--- Start Material provided ---

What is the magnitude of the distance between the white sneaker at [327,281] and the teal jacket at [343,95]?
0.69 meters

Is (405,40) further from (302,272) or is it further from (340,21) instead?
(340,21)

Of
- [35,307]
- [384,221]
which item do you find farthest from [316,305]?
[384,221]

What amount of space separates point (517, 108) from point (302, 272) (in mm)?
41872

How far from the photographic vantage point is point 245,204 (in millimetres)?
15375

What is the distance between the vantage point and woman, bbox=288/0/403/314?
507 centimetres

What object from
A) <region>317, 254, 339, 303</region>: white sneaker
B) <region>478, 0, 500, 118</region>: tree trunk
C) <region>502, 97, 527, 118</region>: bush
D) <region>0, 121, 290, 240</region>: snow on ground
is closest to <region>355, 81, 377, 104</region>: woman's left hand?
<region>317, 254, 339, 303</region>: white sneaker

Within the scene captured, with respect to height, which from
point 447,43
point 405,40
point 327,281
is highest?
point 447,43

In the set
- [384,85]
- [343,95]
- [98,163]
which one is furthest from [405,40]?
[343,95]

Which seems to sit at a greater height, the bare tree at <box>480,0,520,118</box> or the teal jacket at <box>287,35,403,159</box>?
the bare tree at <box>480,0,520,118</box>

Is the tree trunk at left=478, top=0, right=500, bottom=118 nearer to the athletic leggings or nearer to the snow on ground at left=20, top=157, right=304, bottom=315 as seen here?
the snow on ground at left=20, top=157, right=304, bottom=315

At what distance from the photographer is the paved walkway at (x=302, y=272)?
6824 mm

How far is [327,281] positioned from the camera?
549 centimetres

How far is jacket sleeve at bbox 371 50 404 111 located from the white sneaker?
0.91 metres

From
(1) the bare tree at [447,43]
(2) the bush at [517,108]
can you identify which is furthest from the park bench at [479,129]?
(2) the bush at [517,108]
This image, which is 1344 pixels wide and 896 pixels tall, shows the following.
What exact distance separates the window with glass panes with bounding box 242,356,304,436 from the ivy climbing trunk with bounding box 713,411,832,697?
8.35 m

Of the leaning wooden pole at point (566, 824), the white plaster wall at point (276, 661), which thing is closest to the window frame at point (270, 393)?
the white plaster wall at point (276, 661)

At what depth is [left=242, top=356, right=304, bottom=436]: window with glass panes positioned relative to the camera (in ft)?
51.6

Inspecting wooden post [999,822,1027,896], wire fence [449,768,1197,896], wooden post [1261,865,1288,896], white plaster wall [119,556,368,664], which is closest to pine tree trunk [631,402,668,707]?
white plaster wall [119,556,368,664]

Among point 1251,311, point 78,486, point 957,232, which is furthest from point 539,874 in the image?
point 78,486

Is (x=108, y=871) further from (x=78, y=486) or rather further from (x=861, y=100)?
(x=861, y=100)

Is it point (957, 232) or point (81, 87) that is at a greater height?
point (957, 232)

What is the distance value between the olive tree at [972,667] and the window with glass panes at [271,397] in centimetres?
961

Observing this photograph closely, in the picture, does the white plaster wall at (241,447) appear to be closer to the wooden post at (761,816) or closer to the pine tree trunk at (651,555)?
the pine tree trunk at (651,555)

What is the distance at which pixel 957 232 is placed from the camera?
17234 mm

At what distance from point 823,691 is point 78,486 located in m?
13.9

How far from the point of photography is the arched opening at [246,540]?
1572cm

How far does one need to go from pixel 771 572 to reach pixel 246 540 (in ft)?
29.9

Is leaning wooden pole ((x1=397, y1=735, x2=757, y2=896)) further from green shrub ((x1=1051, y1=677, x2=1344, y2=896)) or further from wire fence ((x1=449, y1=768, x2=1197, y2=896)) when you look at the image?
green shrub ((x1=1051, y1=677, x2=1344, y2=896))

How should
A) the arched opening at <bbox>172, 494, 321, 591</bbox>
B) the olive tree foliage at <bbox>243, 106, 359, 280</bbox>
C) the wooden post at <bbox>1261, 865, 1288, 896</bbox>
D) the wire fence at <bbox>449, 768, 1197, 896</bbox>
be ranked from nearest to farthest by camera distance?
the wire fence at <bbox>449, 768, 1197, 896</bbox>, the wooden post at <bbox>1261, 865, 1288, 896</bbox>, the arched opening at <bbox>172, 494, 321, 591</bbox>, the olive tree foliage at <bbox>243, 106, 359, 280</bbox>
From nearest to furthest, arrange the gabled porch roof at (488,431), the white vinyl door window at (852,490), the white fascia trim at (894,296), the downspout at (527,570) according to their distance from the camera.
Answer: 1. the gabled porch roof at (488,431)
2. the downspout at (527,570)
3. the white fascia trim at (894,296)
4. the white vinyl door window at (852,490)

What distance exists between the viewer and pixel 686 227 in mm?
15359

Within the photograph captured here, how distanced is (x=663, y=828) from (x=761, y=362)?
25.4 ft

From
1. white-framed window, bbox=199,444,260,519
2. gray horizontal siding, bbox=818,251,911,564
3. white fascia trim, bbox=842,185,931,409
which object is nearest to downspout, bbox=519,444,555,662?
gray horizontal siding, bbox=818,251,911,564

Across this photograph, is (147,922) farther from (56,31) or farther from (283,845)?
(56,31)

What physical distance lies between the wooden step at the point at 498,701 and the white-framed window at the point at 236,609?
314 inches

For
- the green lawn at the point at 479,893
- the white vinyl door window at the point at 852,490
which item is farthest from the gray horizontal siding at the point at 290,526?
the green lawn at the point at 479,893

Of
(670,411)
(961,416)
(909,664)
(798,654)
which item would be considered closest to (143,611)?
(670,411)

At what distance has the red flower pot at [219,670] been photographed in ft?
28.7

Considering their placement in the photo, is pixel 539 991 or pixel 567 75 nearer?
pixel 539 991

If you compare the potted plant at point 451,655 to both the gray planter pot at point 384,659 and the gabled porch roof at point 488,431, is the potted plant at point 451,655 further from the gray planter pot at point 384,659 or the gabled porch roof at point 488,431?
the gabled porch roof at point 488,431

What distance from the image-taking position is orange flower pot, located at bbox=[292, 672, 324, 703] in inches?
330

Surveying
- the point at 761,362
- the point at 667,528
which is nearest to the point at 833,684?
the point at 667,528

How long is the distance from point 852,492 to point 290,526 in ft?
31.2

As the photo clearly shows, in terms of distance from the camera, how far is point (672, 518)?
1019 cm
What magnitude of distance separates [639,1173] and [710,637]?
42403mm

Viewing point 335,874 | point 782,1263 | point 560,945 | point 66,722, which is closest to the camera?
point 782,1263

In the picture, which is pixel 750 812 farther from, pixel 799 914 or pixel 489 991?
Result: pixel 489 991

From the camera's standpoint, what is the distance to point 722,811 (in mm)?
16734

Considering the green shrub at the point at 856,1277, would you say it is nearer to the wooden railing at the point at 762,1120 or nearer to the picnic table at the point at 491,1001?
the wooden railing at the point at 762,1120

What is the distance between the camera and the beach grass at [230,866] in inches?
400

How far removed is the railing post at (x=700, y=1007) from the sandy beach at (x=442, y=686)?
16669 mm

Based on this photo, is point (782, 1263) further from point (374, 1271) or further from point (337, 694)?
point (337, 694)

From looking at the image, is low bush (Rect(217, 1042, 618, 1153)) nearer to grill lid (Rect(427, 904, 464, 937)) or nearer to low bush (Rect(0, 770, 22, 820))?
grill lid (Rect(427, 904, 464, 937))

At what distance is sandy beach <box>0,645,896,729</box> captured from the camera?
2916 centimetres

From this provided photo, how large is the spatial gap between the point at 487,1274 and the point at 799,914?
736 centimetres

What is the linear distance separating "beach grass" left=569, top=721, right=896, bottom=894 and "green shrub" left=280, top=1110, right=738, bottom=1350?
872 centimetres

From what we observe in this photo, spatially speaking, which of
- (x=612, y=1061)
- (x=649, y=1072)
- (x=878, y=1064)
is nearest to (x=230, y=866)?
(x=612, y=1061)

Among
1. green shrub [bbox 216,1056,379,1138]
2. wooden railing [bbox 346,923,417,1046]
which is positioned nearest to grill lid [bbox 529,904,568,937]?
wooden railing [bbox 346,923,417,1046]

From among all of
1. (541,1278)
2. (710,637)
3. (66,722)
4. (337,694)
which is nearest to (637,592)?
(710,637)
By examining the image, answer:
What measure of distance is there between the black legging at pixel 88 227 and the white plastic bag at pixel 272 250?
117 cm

--- End Material provided ---

# What to do:
Copy everything from the start of the records down to the line containing "549 centimetres", replacing "teal jacket" with "blue jacket" and leaving all else unchanged.

# Response to the task:
What is the magnitude of the distance between the white sneaker at [327,281] and the blue jacket at [343,95]?
0.69 meters

Is (405,40) further from (302,272) or is it further from (340,21) instead?
(340,21)

Of
- [35,307]
- [384,221]
which item do you find farthest from [316,305]?
[384,221]

What amount of space separates point (517, 108) from point (302, 272) (in mm)?
41872

How far from the photographic vantage point is point 245,204 (in millimetres)?
15375

What is the distance between the vantage point and woman, bbox=288/0/403/314?
507 centimetres

What object from
A) <region>317, 254, 339, 303</region>: white sneaker
B) <region>478, 0, 500, 118</region>: tree trunk
C) <region>502, 97, 527, 118</region>: bush
D) <region>0, 121, 290, 240</region>: snow on ground
is closest to <region>355, 81, 377, 104</region>: woman's left hand?
<region>317, 254, 339, 303</region>: white sneaker

Within the scene captured, with respect to height, which from
point 447,43
point 405,40
point 327,281
is highest?
point 447,43

In the set
- [384,85]
- [343,95]
- [98,163]
which one is furthest from [405,40]?
[343,95]

Which seems to sit at a greater height, the bare tree at <box>480,0,520,118</box> or the blue jacket at <box>287,35,403,159</box>?
the bare tree at <box>480,0,520,118</box>

Is the tree trunk at left=478, top=0, right=500, bottom=118 nearer to the athletic leggings or nearer to the snow on ground at left=20, top=157, right=304, bottom=315 as seen here?
the snow on ground at left=20, top=157, right=304, bottom=315

At what distance from the photographer is the paved walkway at (x=302, y=272)?
6824 mm

How far is [327,281] positioned from the camera?
549 centimetres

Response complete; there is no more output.